- 読む文章
+ + + + + + +
映画『ハンニバル(2001)』の概要:映画史に名を残す名作、『羊たちの沈黙』の続編にあたる今作。長い逃亡生活を続けていた、怪演アンソニー・ホプキンス演じるハンニバル・レクターが再び世間にその姿をあらわす。
映画『ハンニバル』の作品情報
上映時間:131分
ジャンル:サスペンス
監督:リドリー・スコット
キャスト:アンソニー・ホプキンス、ジュリアン・ムーア、ゲイリー・オールドマン、ジャンカルロ・ジャンニーニ etc
映画『ハンニバル』の登場人物(キャスト)
- ハンニバル・レクター(アンソニー・ホプキンス)
- 著名な精神科医でありながら、多くの人間を『食った』ため、警察に逮捕されていた。脱獄していたが、再び世間に姿をあらわす。
- クラリス・スターリング(ジュリアン・ムーア)
- 前作で、レクターの協力を仰ぎ共に凶悪事件を解決した。なぜかレクターに気に入られており、今回も事件に巻き込まれる。
- メイソン・ヴァージャー(ゲイリー・オールドマン)
- 以前レクターに殺されかけた人物。レクターに強い恨みを抱いており、彼を殺すことを誓っている。
- レオナルド・パッツィ(ジャンカルロ・ジャンニーニ)
- 偶然レクターと知り合った刑事。レクターが賞金首であることを知り、彼を捕らえようとする。
映画『ハンニバル』のネタバレあらすじ(ストーリー解説)
映画『ハンニバル』のあらすじ【起】
世間を騒がせたバッファロー・ビルを捕らえるために、クラリスが助けを求めた囚人ハンニバル・レクター。彼は天才的な精神科医でありながら、多くの人を食べて殺した凶悪な殺人犯である。事件は無事に解決したものの、ハンニバルはその混乱に乗じて牢屋から脱走した。
それから10年の月日が経ったある日、ハンニバルに強い恨みを持つメイスンという男が動きはじめていた。彼はハンニバルから生き残った唯一のターゲットだったが、しかし、彼に負わされた傷は未だ癒えていなかった。
+ + + + + + +
- 提供データ
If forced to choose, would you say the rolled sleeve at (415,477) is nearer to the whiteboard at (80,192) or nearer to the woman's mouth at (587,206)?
+ + + + + + +
- やること 1
映画『ハンニバル』の紹介文によると、メイソン・ヴァージャーがレクターを殺すと誓っているのはなぜですか。1〜3文で答えてください。
- やること 2
映画『ハンニバル』の紹介文から、「映画『ハンニバル』の作品情報」から「知り、彼を捕らえようとする。」までをすべて書き写してください。

- 答え 1
メイソンは以前レクターに殺されかけたことがあり、レクターに強い恨みを抱いているからです。

- 答え 2
映画『ハンニバル』の作品情報
上映時間:131分
ジャンル:サスペンス
監督:リドリー・スコット
キャスト:アンソニー・ホプキンス、ジュリアン・ムーア、ゲイリー・オールドマン、ジャンカルロ・ジャンニーニ etc
映画『ハンニバル』の登場人物(キャスト)
- ハンニバル・レクター(アンソニー・ホプキンス)
- 著名な精神科医でありながら、多くの人間を『食った』ため、警察に逮捕されていた。脱獄していたが、再び世間に姿をあらわす。
- クラリス・スターリング(ジュリアン・ムーア)
- 前作で、レクターの協力を仰ぎ共に凶悪事件を解決した。なぜかレクターに気に入られており、今回も事件に巻き込まれる。
- メイソン・ヴァージャー(ゲイリー・オールドマン)
- 以前レクターに殺されかけた人物。レクターに強い恨みを抱いており、彼を殺すことを誓っている。
- レオナルド・パッツィ(ジャンカルロ・ジャンニーニ)
- 偶然レクターと知り合った刑事。レクターが賞金首であることを知り、彼を捕らえようとする。